TEXT
Preseason games are not for the casual fans, especially not the first one on the schedule. The starters play maybe a series — some not at all — and before long the announcers are reading the names of players you may have never heard before, and might not ever hear again. Still, there are many players and story lines to watch in the preseason and here are 10 of the most compelling ones.
1. Jay Cutler’s footwork and mobility
Make no mistake about it: the Bears will go as Cutler goes. And as such, the team needs to do a better job of protecting him than they did last year. Cutler reported to training camp this season in much better shape than he’s been in for maybe his entire career. Offensive coordinator Mike Martz was impressed with how much work Cutler put into his mechanics this offseason, saying he was “giddy” about Cutler’s footwork. And although it is clear to those who have seen Cutler in training camp thus far that his footwork has improved, Saturday night’s exhibition opener against the Buffalo Bills will give Cutler his first real test against a defense that’s looking to hit him.
2. The battle between Chester Taylor and Marion Barber
The Bears clearly were not happy with the return on the investment they made in Taylor last season. They gave him a big contract to possibly compete with Matt Forte for the starting job, with which Forte ran away with ease. There were rumors circulating shortly after the season that Taylor may get released by the Bears. The organization quickly shot those down, but they added to that speculation with the signing of Barber. Although Taylor remains ahead of Barber on the first unofficial depth chart, you know Barber will be breathing down his neck for playing time. One thing to watch in Saturday’s game is whether Taylor appears to be running with more motivation. Will he have enough desire to keep his job to put forth a better effort than last season? You can expect to see a few collisions when Barber is running with the ball.

GIVEN REQUEST 1
Rewrite the part of the listing that begins at the line containing "suvs present in the photo below." and stops after the line containing "588 581 697 640", putting "Audit pass" in place of "Review pass" and changing nothing else.

DATA FOR THIS TASK
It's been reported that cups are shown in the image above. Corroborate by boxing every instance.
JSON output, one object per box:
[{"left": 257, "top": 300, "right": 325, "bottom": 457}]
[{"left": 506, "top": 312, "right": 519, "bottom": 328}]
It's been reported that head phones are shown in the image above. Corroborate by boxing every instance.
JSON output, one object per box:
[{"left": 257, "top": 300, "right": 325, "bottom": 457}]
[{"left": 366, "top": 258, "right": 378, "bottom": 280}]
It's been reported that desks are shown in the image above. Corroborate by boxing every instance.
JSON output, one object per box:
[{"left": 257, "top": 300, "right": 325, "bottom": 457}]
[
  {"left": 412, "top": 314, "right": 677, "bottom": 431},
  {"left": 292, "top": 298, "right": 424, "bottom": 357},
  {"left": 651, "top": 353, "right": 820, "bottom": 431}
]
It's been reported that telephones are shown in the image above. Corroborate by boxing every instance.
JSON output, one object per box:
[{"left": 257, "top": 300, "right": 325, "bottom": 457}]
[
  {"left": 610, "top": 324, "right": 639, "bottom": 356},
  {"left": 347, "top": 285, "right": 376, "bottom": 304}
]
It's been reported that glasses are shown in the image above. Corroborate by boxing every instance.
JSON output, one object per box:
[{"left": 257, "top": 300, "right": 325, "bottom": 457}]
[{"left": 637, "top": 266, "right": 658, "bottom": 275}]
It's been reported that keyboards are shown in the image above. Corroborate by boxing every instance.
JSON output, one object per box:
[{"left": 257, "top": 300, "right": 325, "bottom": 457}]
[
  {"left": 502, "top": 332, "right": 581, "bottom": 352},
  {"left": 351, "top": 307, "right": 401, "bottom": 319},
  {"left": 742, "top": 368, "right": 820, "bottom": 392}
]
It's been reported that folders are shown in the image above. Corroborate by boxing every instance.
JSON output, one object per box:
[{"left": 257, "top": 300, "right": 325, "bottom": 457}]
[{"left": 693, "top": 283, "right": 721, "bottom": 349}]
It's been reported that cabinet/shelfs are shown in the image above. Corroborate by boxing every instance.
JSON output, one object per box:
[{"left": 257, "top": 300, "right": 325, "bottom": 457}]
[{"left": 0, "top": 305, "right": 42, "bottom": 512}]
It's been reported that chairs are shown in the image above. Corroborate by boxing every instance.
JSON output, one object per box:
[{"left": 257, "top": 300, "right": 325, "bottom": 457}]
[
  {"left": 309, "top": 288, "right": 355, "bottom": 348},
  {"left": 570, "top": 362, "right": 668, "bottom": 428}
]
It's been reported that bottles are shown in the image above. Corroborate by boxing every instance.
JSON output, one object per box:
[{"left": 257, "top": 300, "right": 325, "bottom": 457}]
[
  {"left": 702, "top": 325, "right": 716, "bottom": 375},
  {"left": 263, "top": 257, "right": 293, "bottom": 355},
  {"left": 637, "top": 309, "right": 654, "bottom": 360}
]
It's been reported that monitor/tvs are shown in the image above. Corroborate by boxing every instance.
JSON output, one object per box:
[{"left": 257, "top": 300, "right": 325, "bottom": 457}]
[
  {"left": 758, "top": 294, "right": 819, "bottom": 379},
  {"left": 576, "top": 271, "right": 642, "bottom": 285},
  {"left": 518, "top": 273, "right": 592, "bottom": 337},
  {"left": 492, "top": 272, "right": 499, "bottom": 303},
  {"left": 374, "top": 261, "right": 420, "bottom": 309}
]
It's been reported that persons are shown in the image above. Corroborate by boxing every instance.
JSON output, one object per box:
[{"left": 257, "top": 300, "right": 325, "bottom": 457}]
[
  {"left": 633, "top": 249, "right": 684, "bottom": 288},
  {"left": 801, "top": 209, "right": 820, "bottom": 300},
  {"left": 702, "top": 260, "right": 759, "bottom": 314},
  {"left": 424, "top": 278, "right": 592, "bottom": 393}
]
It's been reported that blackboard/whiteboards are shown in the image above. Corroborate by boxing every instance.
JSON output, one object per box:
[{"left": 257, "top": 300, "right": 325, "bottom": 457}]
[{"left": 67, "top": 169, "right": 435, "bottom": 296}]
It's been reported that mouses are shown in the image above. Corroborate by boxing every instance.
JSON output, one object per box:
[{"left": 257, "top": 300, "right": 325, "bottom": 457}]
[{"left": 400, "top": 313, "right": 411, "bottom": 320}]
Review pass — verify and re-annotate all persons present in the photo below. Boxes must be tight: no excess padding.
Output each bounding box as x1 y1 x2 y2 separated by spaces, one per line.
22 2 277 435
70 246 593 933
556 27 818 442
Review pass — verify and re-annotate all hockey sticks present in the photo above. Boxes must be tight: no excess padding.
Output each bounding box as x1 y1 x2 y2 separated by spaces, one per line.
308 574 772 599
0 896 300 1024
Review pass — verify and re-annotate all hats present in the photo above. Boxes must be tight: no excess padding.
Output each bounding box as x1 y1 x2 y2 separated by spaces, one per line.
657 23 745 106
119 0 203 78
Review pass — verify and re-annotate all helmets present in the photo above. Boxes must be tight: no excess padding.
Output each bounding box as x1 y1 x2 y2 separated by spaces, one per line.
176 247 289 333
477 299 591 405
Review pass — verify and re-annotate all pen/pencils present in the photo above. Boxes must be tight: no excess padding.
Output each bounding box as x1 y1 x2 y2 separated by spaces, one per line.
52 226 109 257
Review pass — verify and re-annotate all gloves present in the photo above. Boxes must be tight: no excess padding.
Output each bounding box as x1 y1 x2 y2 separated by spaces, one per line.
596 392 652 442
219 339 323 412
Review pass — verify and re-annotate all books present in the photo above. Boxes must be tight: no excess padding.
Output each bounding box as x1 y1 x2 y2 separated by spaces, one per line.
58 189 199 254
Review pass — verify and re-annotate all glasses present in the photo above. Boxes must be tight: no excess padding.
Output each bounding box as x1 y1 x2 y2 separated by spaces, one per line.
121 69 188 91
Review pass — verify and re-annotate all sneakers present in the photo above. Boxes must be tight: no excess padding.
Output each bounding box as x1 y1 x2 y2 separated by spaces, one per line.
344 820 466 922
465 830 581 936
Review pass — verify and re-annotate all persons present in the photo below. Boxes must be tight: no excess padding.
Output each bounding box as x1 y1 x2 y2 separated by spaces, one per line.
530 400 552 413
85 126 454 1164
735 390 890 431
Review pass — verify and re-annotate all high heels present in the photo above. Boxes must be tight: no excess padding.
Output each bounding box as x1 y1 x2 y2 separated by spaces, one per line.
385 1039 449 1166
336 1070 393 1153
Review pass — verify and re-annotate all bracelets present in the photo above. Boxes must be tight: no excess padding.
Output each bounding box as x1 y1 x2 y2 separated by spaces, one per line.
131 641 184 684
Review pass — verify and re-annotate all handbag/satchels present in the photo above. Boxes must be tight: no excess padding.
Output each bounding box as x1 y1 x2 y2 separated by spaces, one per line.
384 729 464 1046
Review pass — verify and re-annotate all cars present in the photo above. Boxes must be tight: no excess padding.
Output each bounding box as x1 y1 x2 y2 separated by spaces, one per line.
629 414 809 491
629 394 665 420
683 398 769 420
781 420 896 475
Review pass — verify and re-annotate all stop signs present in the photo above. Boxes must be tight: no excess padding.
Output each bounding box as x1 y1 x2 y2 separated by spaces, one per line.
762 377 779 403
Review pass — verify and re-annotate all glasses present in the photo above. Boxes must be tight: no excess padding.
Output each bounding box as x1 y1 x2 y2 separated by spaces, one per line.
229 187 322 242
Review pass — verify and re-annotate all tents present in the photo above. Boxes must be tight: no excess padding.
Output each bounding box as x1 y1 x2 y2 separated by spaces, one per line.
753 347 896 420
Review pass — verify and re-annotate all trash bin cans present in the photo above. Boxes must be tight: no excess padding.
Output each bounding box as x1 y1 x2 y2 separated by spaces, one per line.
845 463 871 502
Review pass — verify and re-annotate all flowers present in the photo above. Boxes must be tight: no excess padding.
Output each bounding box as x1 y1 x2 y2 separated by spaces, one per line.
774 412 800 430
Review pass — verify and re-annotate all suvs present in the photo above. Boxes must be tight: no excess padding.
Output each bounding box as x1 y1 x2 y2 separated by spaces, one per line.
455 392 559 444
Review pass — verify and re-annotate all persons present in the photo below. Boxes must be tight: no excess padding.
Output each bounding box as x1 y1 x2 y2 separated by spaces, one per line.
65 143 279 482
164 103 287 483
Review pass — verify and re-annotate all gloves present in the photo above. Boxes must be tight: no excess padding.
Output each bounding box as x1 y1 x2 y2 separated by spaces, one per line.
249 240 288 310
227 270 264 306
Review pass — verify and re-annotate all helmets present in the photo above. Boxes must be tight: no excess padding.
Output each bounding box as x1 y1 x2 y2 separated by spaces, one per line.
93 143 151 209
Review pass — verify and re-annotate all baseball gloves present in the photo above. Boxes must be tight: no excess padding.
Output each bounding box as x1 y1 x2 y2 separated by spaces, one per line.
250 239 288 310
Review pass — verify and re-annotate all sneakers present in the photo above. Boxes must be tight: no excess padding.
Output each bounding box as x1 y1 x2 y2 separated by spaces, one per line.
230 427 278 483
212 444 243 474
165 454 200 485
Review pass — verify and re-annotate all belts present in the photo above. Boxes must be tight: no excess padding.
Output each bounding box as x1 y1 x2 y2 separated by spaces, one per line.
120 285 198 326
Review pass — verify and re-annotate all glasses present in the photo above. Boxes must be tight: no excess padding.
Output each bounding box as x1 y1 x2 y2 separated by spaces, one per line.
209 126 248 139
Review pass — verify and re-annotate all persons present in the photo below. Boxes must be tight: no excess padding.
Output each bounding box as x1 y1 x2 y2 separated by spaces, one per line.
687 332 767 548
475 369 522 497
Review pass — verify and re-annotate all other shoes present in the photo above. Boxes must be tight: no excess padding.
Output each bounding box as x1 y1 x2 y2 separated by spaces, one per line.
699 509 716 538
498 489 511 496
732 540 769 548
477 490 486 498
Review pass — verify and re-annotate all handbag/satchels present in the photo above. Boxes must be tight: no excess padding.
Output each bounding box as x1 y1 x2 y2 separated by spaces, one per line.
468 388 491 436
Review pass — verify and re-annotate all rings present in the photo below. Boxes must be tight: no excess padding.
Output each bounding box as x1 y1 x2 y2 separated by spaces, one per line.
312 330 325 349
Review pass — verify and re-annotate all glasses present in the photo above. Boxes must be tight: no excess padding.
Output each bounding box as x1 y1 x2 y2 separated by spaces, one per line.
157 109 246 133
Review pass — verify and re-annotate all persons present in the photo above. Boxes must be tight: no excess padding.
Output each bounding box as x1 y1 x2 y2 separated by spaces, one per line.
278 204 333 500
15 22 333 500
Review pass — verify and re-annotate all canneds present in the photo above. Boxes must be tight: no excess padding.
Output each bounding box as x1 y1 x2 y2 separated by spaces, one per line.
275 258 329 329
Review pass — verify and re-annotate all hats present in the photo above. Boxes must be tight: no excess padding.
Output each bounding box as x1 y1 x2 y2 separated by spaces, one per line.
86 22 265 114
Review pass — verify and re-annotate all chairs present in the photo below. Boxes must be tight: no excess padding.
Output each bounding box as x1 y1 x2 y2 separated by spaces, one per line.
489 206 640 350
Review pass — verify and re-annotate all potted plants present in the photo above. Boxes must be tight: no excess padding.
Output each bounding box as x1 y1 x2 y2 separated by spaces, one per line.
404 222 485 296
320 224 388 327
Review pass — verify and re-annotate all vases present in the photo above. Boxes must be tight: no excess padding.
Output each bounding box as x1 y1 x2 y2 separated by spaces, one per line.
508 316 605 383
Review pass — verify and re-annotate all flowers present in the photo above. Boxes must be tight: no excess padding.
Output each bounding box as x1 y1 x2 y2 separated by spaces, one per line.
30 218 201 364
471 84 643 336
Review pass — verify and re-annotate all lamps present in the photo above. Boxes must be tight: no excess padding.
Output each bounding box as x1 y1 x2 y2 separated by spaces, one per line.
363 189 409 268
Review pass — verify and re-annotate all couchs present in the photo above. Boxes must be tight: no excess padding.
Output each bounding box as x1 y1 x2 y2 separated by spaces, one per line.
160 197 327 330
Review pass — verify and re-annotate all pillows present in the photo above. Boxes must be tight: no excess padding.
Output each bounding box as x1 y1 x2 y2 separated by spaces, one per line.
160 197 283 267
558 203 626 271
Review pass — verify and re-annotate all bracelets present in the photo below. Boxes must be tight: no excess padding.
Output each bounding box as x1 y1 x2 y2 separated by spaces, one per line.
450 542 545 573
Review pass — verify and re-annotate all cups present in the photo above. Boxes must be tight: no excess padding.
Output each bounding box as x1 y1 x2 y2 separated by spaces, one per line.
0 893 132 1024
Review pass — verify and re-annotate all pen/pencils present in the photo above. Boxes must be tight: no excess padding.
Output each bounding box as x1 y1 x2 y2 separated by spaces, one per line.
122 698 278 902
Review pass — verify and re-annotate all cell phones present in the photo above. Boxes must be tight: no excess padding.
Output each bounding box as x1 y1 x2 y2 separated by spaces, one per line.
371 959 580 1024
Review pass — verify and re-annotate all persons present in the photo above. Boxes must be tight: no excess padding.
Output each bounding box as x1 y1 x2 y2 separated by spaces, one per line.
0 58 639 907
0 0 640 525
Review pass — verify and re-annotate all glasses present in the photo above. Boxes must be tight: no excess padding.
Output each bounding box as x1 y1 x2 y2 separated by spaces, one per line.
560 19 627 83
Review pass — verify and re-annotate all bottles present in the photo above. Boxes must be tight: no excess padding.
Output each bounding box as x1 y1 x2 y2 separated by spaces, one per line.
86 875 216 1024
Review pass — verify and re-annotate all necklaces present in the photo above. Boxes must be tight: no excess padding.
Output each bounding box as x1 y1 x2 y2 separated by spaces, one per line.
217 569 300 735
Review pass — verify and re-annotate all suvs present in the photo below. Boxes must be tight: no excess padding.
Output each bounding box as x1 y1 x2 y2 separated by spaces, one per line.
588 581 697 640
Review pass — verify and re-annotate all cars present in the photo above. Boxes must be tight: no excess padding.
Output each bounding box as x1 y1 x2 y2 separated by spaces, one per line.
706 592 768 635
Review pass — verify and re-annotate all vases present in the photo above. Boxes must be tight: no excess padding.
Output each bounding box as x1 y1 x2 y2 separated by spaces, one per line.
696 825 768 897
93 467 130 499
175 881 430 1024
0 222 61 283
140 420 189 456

GIVEN REQUEST 2
Check each statement against the Bears preseason preview and answer yes or no, quoting the words that decide it: (a) Cutler came to training camp in better shape than perhaps at any point in his career. (b) Barber is listed ahead of Taylor on the first unofficial depth chart. (c) The exhibition opener is against the Buffalo Bills.

TASK ANSWER 1
Audit pass — verify and re-annotate all suvs present in the photo below. Boxes must be tight: no excess padding.
Output each bounding box as x1 y1 x2 y2 separated by spaces, one per line.
588 581 697 640

TASK ANSWER 2
(a) Yes: "Cutler reported to training camp this season in much better shape than he’s been in for maybe his entire career."
(b) No: "Although Taylor remains ahead of Barber on the first unofficial depth chart"
(c) Yes: "Saturday night’s exhibition opener against the Buffalo Bills"